Плохая шутка (Варго, Миронов) - страница 227

Денис завороженно следил из своего убежища за Каином. С лицом Анку происходило нечто невообразимое. Метаморфозы происходили с бешеной скоростью: вот бледное, но вполне человеческое лицо, а вот оголенный, местами покрытый тонкими полосками кожи череп, вот лицо, а вот череп, лицо, череп, лицо, череп. Это походило на слегка замедленный бег пленки в кинокамере, когда глазом видно двигающиеся вверх рамки кадров.

– Нет, – произнес рот Дениса. – Не такой же. Он – раскаявшийся убийца. Он нашел в себе силы найти путь ко мне. И тебе этот шанс давался не единожды, но, спрятавшись за жалостью к себе, ты не видел очевидного. Предпочитал лгать и мне и себе. Ты начал со лжи и никогда не расставался с ложью.

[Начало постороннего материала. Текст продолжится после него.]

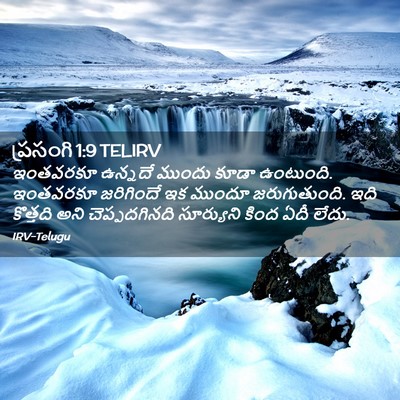 Picture 02 - ప్రసంగి 1:9 TELIRV - ఇంతవరకూ ఉన్నదే - Bible Verse Picture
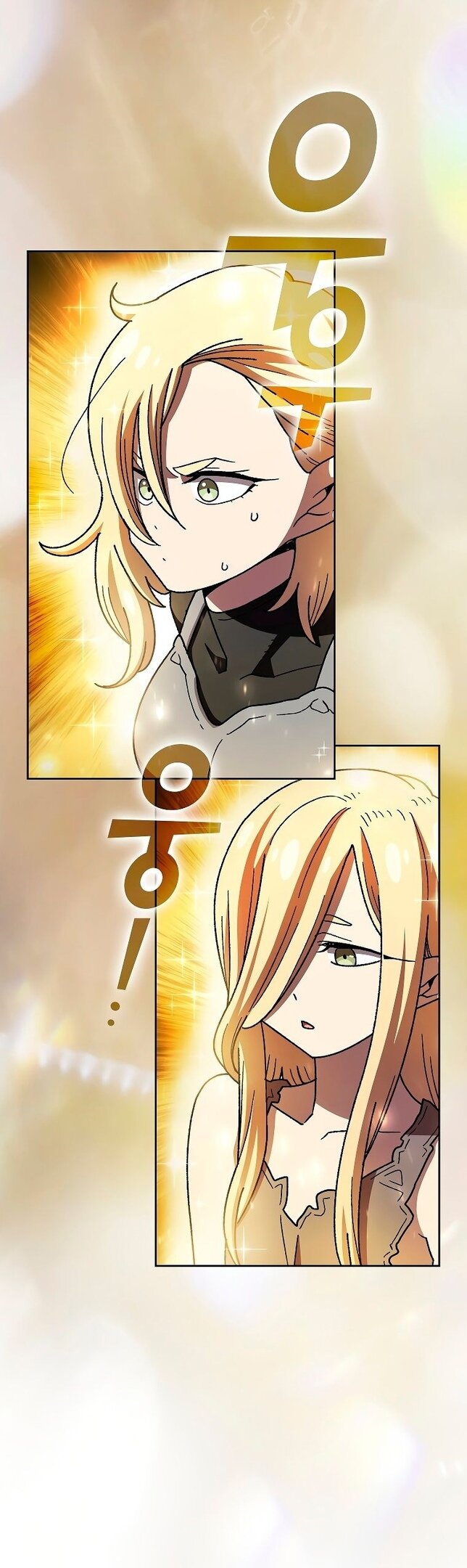 Read Ублюдок FFF ранга FFF Class Trashero Ru Manga Online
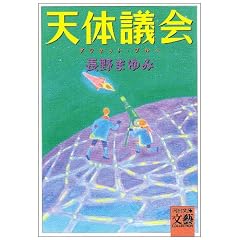 �V�̋c��(�v���l�b�g�E�u���[) (�͏o���Ɂ\BUNGEI Collection)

Лицо Каина скривилось. Это было заметно, даже когда оно становилось черепом. Словно злость этого существа впиталась в кости.

– А в чем я должен был раскаяться? В том, что Ты призрел жертвоприношение моего братца? В том, что Ты – мясоед?

Денис задержал дыхание, ожидая от собеседника Анку («Бог, это Бог! Во мне Бог») жесткой ответной реакции на подобный выпад, но голос Всевышнего ни на секунду не зашел за границы мягкого и непоколебимого спокойствия:

– Нет, тебе надлежало раскаяться в своей ненависти и себялюбии. И тогда было бы совершенно не важно, какую жертву ты бы мне преподнес. Около меня найдется место всем, кто выбрался из болота самовлюбленности к свету любви к ближнему.

Каин, внезапно лишившись сил, как будто уменьшился в размерах. Он, как и несколько секунд назад, смотрел сверху вниз в глаза того, кто сейчас находился в Денисе, но теперь жуткое изнеможение отразилась в каждой его черточке. Лицо, вновь возникшее на месте черепа, осунулось, щеки – ввалились, глаза спрятались в глазницах. Руки беспомощно повисли вдоль тела. Вся ярость, ненависть ушли, осталась только нечеловеческая усталость. Денис на несколько секунд проникся жалостью к этому существу – то ли человеку, то ли нет. Он видел теперь перед собой настоящего Каина – несчастного, обреченного на тысячелетия одиночества, к которому так и не привык, имеющего в своей бесконечной жизни лишь одно удовлетворение – иллюзию управления человеческими жизнями.

Денис понял (он не мог объяснить, откуда приходило знание, оно просто рождалось в нем), что Каин был лишь исполнителем воли того, кого он называл Всевышним. Все слова Анку по поводу справедливости были очередной ложью. Ложь заключалась не в том, что отнимание жизни было справедливым – тут Анку говорил правду, а в том, что эта самая справедливость зависела от Анку. Тот лишь исполнял волю Всевышнего, как Денис, в свою очередь, исполнял волю Смерти. И все угрозы Анкудинова теперь казались всего лишь пустым словоблудием. Анку ничего не мог сделать Лане просто потому, что не имел на это полномочий.